→ **Passage to read**
To move such dialogues forward, "We will have to be willing to say something like this: 'We who have received grace through the apostolic ministry are eager to share that grace with those who have received grace through other ministries and are eager to have you share the grace of your ministry with us.'"
It is that posture, Temple argued, that is required in conversations on sexuality. He asked those on the opposite side of the sexuality issue, "Will you expose me to the grace you enjoy in that belief? I'd love to share with you the grace Jesus has offered with me as he has turned me inside out on this matter."
"Like participants in ecumenical discussion, all of us here share most values in common," Temple said. "All of us are saved, all know Jesus personally. All of us treasure the enrichment of our marriages that sexual fidelity and decorum provide. And all of us have received grace through the positions we espouse. May we share that grace? May we request it of each other?"
Temple asked that Christians "allow the Holy Spirit to lift us off the plane of conflict."
To the question raised by the conference title, "Gospel Opportunity or Gospel Threat?" Temple said, "There is no doubt in my mind that this debate is a blessing to the church. It compels the Episcopal Church to pray together."
Knippers, a member of Truro Church in Fairfax, Virginia, focused primarily on marriage and the family, and the ways that those institutions have been damaged by the culture.
Marriage "reflects the very image of the relationship between God and his people," she said. She called the current debate on sexuality "a great apologetic challenge."
"Human sexuality is rooted in our physical nature as created beings. We are two sexes, wonderfully made for each other," she said. Beyond the physical nature of human beings, "we are also created as social creatures. God's plan for humankind is that its primary and most basic organization is in families... .Families start with a marriage."
She said that marriage is not "a private contractual relationship," so that individuals are not free to change the rules about marriage or the limits that society places on it.

→ **Tasks to carry out**
(a) Condense the paragraph of the report beginning "Like participants in ecumenical discussion" into a short bulleted list that keeps its main points.
(b) Write out the passage of the report between "Knippers, a member" and "by the culture.", inclusive, substituting "chiefly" for "primarily".
The data after the report are not required for any task.

→ **Collected material**
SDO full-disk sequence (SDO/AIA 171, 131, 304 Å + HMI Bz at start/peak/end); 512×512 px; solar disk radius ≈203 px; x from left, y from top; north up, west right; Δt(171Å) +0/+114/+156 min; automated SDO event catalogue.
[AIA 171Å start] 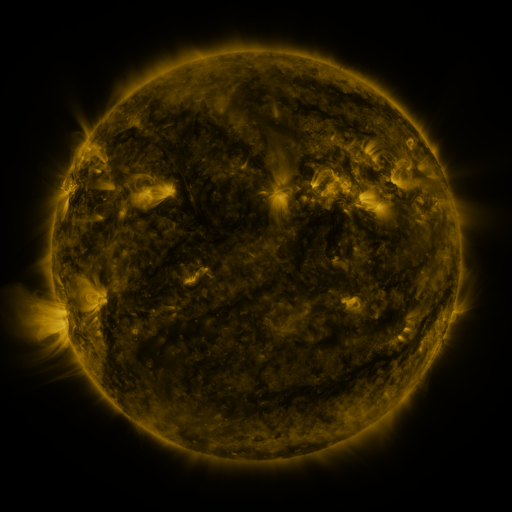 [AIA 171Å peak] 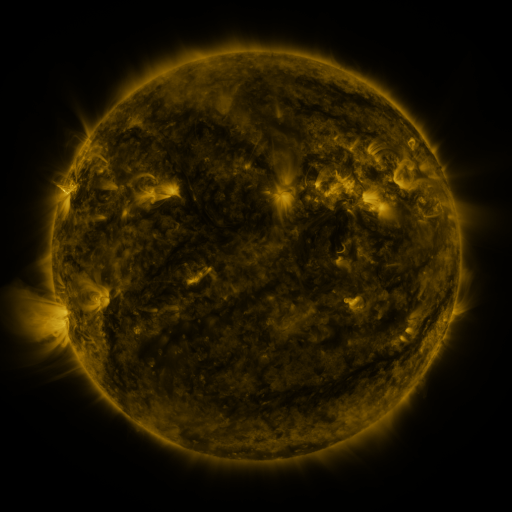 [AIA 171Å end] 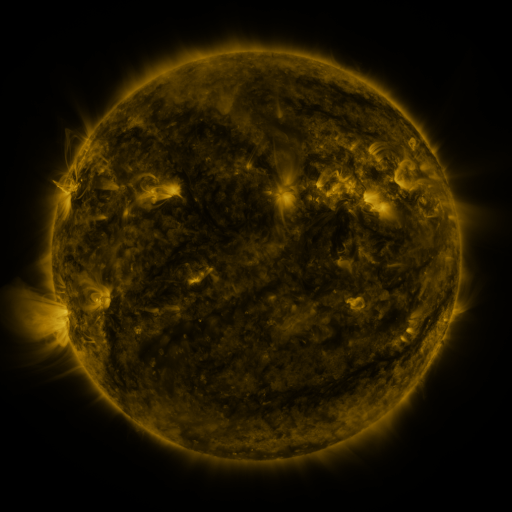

→ **Solutions by task**
(a)
- Temple likened the participants to those in ecumenical discussion, saying they share most values.
- All of them are saved and know Jesus personally.
- All treasure the enrichment that sexual fidelity and decorum bring to their marriages.
- All have received grace through the positions they hold.
- He asked whether they might share that grace and request it of each other.

(b)
Knippers, a member of Truro Church in Fairfax, Virginia, focused chiefly on marriage and the family, and the ways that those institutions have been damaged by the culture.